Tamazgha

Berber land From Wikipedia, the free encyclopedia

Tamazgha (Latin Tamazight: Tamazɣa; Neo-Tifinagh Tamazight: ⵜⴰⵎⴰⵣⵖⴰ) is a neologism in the Berber languages denoting the lands traditionally inhabited by the Berber people within the Maghreb.[1] The term was coined in the 1970s by the Berber Academy[2] and, since the late 1990s, has gained particular significance among speakers of Berber languages.[3] Tamazgha is both the discursive and geographic embodiment of an Amazigh imaginary of a language and culture that were once unified and had their own territory,[4] or more simply, the land that Berbers have inhabited since antiquity.[5]
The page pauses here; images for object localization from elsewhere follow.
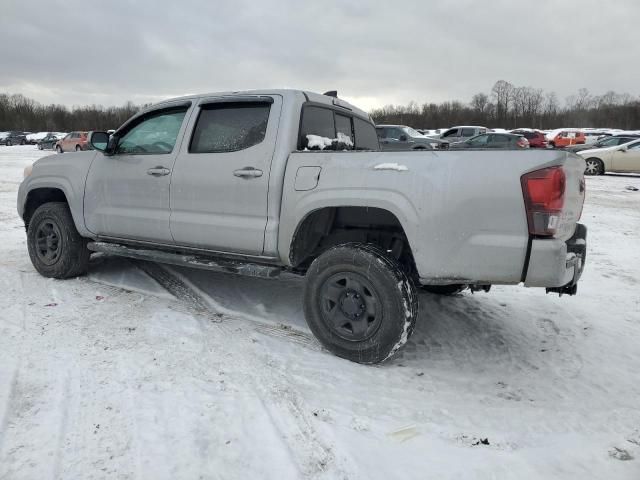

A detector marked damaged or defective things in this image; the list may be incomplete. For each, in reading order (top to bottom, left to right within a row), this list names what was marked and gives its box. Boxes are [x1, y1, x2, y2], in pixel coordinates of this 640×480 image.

damaged vehicle [16, 89, 584, 364]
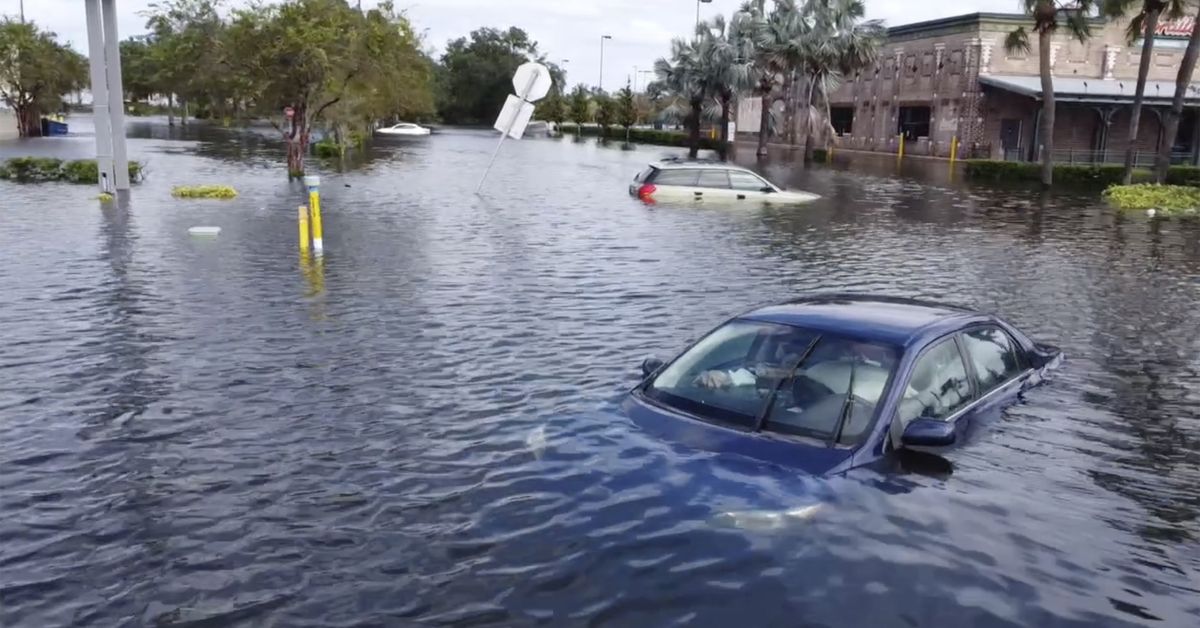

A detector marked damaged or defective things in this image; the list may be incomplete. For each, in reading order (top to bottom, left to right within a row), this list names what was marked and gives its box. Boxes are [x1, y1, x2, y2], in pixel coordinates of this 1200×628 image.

damaged signpost [476, 61, 556, 195]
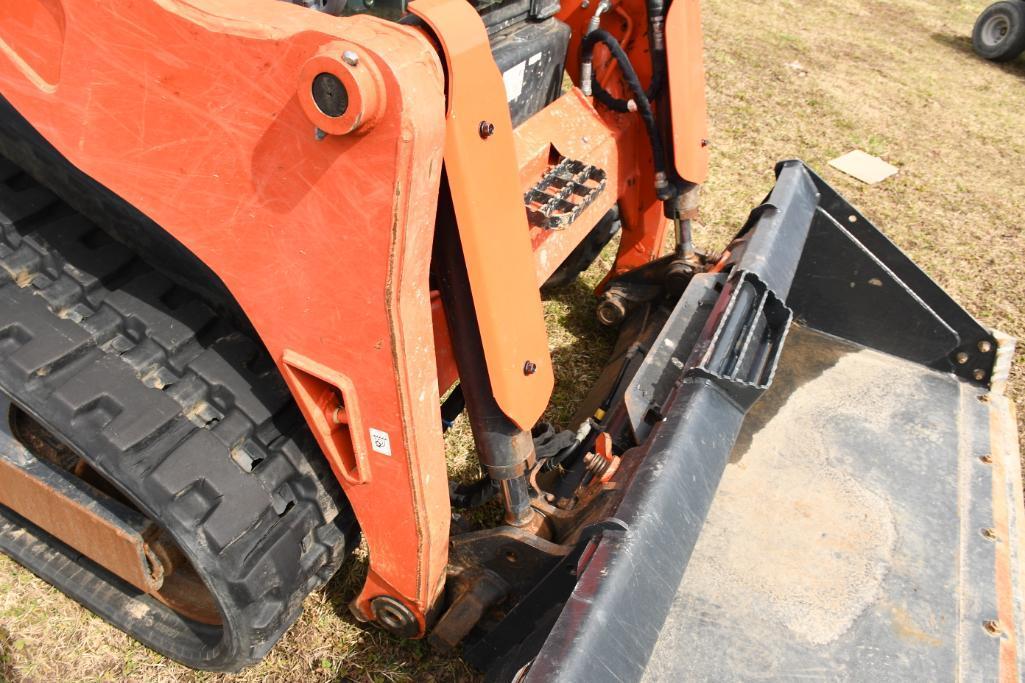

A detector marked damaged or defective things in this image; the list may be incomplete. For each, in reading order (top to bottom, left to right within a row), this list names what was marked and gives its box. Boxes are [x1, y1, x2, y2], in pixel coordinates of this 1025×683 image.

rusty metal surface [0, 406, 161, 594]
rusty metal surface [643, 328, 1020, 676]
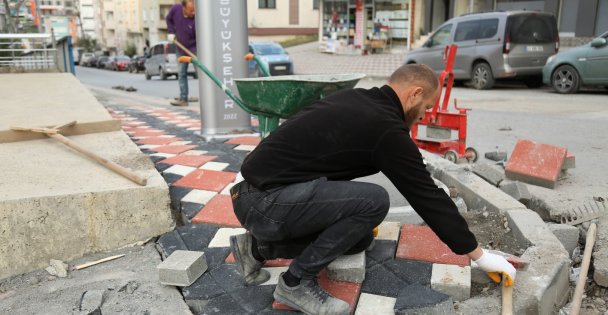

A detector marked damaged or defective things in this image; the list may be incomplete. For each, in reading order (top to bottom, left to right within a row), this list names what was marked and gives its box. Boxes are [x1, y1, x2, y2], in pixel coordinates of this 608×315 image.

While the region was once unified by its culture and language,[6][7] it has never been a single political entity.[8] The territories that it would encompass are Canary Islands and the Siwa Oasis, Morocco, Algeria, Tunisia, Libya, Mauritania, Western Sahara, and parts of Mali, Niger, Burkina Faso and Senegal.[9][10]

Overview

Historically, Berbers did not see themselves as a single cultural or linguistic unit,[11] and there was no singular endonym for the speakers of the languages descended from what is now called Proto-Libyan. Instead, more specific terms for each subgroup were employed such as the Kabyle term Leqbayel or the Shawi term Ishawiyen.[12] Berber peoples did not refer to themselves as Berbers/Amazigh but had their own terms to refer to their own groups and communities.[13]

Ramzi Rouighi argues that Berbers started being referred to collectively as Berbers following the Arab Muslim conquest of the Maghreb in the 7th century. This word referred mostly to groups in northwest Africa.[14] This was then solidified during French colonization when 'Berbère' became a relatively common term of self-identification.[15]

In an attempt to reclaim the identity from the history of colonization, the Agraw Imazighen (a Paris-based Kabyle activist association that dissolved in 1978 and was known as the Berber Academy before 1969) coined the term Tamazɣa using the pre-existing triconsonantal root M-Z-Ɣ[16] in the 1970s to refer to the lands where the different Berber languages were spoken.[2]

The term has been translated into Spanish as Mazigia, abbreviated as MZG and used as an alternative international license plate code for some people.[17]